(Page text)
Personal information
- Born: 10 January 1871 Adelaide, South Australia
- Died: 15 August 1942 (aged 71) Adelaide, South Australia
- Batting: Left-handed
- Bowling: Slow left-arm orthodox

International information
- National side: Australia;
- Only Test (cap 84): 28 February 1902 v England

Career statistics
| Competition | Test | First-class |
| Matches | 1 | 37 |
| Runs scored | 10 | 760 |
| Batting average | 5.00 | 16.52 |
| 100s/50s | 0/0 | 0/2 |
| Top score | 9 | 77 |
| Balls bowled | 48 | 8,977 |
| Wickets | 1 | 117 |
| Bowling average | 14.00 | 31.39 |
| 5 wickets in innings | 0 | 5 |
| 10 wickets in match | 0 | 1 |
| Best bowling | 1/14 | 9/30 |
| Catches/stumpings | 1/– | 25/– |
- Source: Cricinfo, 10 September 2022

= Joe Travers =

Australian sportsman (1871–1942)
(End Page text)
(Provided data)
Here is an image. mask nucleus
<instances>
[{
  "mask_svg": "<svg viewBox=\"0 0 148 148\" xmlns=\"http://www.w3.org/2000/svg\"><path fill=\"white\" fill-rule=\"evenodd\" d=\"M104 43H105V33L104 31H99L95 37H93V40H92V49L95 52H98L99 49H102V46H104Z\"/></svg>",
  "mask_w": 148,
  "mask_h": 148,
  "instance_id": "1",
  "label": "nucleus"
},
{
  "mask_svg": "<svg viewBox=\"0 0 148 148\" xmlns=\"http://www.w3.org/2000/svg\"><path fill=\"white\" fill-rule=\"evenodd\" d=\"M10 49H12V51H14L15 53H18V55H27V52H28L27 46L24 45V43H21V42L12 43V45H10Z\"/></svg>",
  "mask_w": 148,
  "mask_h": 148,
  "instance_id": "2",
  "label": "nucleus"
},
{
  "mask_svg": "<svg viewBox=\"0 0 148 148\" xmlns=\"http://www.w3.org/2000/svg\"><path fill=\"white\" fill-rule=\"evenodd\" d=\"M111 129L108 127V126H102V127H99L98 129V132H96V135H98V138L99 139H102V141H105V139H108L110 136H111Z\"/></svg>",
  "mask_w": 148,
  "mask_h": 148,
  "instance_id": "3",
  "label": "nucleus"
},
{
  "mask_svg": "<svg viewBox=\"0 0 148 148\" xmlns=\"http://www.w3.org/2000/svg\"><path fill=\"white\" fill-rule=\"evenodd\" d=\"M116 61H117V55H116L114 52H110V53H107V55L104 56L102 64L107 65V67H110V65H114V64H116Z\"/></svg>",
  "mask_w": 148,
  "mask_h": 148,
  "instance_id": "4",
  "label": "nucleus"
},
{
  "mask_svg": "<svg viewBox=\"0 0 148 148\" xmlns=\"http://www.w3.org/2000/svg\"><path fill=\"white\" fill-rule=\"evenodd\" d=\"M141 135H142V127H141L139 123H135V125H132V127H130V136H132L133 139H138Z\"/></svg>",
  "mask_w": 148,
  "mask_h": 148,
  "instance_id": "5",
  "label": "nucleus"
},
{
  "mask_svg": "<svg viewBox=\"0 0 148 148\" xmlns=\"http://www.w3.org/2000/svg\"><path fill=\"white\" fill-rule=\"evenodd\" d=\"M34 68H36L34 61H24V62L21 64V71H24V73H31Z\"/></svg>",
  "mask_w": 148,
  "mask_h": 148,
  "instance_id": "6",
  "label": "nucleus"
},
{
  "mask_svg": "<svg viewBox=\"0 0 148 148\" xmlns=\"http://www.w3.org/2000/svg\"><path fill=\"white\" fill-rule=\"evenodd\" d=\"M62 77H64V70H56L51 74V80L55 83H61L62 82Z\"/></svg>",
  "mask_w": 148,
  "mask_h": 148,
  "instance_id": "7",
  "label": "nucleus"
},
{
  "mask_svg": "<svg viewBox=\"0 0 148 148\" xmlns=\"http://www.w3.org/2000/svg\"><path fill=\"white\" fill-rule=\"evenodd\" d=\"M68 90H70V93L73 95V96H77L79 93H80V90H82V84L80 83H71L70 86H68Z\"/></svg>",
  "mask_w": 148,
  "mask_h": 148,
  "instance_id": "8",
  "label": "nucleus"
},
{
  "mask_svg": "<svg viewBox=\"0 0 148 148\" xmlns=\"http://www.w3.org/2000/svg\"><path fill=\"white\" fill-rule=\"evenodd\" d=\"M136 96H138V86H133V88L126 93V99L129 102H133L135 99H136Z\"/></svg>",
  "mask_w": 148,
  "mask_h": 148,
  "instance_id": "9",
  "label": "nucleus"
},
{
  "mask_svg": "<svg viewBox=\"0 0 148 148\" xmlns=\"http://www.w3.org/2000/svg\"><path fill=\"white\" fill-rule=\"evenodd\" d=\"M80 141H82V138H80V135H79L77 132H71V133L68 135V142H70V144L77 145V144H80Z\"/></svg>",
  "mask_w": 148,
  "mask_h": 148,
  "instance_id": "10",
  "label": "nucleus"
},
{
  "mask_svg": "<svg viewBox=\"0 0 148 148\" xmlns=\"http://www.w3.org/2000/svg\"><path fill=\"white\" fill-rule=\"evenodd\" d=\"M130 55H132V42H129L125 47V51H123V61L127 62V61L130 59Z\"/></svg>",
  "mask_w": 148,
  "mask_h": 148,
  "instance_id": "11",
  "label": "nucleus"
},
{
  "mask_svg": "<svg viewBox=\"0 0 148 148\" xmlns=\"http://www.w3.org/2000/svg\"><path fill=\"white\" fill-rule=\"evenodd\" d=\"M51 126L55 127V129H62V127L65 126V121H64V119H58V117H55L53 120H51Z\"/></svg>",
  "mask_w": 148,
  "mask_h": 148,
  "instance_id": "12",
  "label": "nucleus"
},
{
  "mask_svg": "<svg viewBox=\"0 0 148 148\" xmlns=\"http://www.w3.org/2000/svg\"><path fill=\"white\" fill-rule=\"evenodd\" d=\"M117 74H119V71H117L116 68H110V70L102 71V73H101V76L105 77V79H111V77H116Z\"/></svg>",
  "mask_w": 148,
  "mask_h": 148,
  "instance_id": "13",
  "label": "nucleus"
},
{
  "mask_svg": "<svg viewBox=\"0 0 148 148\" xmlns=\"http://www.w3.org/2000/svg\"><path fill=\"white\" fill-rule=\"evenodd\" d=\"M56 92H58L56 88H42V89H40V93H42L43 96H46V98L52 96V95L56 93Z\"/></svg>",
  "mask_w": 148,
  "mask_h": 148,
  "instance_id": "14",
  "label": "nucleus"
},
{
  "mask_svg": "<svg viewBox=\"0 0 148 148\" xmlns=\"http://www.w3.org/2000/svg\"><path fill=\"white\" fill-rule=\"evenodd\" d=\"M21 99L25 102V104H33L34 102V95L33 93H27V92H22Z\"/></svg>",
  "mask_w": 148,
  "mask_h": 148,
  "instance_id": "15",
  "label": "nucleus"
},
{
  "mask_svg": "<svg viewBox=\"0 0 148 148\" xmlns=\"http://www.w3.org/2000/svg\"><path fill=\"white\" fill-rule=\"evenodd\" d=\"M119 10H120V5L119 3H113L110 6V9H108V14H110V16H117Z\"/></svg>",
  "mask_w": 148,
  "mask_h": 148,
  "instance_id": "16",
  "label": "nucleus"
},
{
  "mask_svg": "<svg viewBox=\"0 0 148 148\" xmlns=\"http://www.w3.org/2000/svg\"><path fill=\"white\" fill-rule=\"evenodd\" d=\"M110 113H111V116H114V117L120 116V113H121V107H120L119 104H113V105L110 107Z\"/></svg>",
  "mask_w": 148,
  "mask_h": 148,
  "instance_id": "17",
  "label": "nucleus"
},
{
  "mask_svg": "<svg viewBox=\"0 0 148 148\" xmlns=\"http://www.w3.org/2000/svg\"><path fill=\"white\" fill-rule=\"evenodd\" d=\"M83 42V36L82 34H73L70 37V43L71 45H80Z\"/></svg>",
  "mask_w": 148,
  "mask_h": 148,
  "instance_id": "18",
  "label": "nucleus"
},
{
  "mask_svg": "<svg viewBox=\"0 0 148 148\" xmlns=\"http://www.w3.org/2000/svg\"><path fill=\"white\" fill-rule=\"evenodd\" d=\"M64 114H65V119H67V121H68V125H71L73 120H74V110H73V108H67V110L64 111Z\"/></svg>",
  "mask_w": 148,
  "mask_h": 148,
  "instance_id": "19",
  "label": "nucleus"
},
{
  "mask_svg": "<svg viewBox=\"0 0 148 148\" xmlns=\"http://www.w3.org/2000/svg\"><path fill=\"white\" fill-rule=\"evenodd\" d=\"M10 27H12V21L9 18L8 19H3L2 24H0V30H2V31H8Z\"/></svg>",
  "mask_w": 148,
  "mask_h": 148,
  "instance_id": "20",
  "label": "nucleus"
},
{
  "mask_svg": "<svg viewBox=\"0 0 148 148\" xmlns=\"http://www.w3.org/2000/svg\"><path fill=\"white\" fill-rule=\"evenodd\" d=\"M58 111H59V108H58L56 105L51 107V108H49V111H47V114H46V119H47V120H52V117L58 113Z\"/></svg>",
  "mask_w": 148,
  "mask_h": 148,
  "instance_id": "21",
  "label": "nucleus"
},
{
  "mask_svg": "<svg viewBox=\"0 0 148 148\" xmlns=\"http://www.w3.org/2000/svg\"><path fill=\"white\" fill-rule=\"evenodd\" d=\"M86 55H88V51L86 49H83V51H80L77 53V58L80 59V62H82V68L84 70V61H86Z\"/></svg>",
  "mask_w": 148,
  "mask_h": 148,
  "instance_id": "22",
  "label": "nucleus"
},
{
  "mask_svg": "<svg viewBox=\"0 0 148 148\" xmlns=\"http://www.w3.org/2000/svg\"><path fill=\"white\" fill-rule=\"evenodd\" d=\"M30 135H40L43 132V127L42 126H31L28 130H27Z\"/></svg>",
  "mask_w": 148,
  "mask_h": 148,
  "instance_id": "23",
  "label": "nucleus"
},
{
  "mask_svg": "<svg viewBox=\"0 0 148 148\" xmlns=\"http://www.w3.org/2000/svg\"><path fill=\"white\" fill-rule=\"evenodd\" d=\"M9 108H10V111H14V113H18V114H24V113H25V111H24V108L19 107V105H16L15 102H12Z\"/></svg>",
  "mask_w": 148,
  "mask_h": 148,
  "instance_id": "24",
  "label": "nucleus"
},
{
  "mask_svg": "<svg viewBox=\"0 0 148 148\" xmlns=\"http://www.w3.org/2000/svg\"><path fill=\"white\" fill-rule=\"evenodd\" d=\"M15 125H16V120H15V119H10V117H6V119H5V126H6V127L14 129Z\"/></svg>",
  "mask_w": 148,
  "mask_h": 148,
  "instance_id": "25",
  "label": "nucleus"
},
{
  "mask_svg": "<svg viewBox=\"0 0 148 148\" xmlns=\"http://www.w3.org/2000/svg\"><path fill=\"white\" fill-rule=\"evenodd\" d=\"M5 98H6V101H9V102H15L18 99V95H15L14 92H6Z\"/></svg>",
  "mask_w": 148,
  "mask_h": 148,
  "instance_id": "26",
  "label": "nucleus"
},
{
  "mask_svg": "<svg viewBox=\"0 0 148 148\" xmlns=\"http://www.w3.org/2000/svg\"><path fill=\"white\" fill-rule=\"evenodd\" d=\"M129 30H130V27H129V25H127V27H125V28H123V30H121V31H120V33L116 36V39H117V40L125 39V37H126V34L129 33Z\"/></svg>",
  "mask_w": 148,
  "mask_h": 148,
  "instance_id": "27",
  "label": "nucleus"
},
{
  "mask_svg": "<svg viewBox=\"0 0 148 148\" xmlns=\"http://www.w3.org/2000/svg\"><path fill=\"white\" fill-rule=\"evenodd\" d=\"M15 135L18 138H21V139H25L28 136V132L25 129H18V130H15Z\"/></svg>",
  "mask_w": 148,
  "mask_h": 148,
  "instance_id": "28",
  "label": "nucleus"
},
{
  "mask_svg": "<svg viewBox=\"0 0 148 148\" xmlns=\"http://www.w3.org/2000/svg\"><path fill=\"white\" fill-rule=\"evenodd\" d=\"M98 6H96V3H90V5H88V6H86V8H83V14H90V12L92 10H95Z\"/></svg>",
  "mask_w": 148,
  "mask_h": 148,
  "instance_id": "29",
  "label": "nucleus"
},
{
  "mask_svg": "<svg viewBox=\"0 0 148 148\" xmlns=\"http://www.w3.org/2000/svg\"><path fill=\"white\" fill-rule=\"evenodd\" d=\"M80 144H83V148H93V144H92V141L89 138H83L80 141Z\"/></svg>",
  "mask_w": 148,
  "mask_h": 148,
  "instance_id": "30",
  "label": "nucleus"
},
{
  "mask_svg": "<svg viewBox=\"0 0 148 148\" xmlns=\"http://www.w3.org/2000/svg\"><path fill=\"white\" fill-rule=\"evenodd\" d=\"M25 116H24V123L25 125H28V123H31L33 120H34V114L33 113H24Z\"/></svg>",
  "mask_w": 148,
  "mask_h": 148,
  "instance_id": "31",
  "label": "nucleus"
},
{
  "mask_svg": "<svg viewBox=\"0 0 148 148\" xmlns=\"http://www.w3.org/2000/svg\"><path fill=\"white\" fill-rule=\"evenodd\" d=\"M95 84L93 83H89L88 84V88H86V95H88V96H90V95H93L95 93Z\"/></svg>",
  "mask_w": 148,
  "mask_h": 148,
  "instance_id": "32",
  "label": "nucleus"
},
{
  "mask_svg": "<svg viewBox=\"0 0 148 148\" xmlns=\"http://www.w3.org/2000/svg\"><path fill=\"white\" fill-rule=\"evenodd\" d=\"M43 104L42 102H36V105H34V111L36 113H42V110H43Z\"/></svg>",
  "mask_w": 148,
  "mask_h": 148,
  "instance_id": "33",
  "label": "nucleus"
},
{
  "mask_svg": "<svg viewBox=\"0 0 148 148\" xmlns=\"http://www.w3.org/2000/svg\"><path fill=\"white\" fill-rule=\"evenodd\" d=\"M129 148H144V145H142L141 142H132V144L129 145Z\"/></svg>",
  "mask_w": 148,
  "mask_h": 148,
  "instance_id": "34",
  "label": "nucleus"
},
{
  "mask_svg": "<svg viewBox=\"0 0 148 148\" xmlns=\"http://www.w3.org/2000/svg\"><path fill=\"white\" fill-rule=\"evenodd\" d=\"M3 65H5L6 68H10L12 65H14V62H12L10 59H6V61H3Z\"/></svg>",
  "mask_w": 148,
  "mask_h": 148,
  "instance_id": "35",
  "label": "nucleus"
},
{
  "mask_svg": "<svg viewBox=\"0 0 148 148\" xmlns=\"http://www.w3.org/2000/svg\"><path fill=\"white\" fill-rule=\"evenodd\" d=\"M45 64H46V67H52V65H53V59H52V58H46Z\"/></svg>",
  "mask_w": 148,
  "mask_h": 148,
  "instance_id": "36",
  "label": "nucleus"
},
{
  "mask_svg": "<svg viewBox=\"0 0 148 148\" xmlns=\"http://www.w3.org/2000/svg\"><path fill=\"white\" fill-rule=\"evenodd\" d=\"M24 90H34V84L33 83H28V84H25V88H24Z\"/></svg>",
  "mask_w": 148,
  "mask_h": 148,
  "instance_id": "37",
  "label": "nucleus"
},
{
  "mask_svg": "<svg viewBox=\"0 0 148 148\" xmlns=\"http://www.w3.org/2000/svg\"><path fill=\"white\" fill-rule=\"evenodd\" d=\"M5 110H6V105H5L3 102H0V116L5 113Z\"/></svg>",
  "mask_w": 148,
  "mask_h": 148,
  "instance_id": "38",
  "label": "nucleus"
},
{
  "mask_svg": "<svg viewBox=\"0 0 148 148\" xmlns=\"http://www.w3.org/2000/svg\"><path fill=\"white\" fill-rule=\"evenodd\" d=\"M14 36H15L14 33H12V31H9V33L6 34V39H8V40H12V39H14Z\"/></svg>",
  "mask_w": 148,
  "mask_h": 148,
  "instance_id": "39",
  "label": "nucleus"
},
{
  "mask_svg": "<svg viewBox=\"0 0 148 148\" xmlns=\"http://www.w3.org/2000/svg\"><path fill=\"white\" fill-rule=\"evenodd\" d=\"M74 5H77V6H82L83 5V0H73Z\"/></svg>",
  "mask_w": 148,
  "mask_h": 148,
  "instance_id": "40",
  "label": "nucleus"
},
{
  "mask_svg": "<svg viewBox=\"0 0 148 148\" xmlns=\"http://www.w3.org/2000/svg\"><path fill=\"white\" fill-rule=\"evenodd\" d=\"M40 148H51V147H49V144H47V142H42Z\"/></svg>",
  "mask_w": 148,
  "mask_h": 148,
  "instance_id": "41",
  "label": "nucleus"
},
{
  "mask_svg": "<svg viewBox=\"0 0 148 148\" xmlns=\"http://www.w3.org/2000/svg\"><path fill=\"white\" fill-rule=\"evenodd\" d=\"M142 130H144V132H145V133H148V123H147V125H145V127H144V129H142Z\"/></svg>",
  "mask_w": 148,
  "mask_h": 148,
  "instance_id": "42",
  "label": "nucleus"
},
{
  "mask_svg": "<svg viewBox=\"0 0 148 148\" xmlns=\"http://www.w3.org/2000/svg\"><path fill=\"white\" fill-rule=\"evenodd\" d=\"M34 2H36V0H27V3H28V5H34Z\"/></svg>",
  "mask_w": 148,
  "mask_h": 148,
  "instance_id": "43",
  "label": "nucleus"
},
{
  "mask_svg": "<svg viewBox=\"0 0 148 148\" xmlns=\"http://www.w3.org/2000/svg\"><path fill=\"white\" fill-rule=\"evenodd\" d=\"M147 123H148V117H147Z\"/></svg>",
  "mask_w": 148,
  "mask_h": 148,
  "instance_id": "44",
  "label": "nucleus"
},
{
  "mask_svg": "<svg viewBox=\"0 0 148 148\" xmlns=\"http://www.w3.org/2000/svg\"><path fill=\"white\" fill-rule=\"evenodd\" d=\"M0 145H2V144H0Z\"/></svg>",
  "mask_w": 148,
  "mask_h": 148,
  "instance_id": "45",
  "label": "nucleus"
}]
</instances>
(End Provided data)
**Check your understanding**
**1.** Check each statement against the Joe Travers profile and answer yes or no, quoting the words that decide it: (a) He batted left-handed. (b) He played more than one Test match. (c) He died in Adelaide.
**2.** Pick up the Joe Travers profile where it ends and keep writing it.
The records have nothing to do with the Joe Travers profile.

**Responses per task**
**1.**
(a) Yes: "Batting: Left-handed"
(b) No: "Only Test (cap 84): 28 February 1902 v England"
(c) Yes: "Died: 15 August 1942 (aged 71) Adelaide, South Australia"

**2.**
Joseph Patrick Francis "Ike" Travers (10 January 1871 – 15 September 1942) was an Australian cricketer who played in one Test match in 1902. He played Australian rules football for Norwood in the South Australian Football Association (SAFA) during the 1890s.

==Cricket career==
Travers was very successful at local club level in the South Australian first grade competition during the late 1890s and early 1900s, often taking more wickets in a season than any other player.

After his cricket playing career was over, Travers gave much time and support to the administration side of the game, particularly as a selector, team manager and committee member.

==Death==
Travers died in 1942 after a long illness.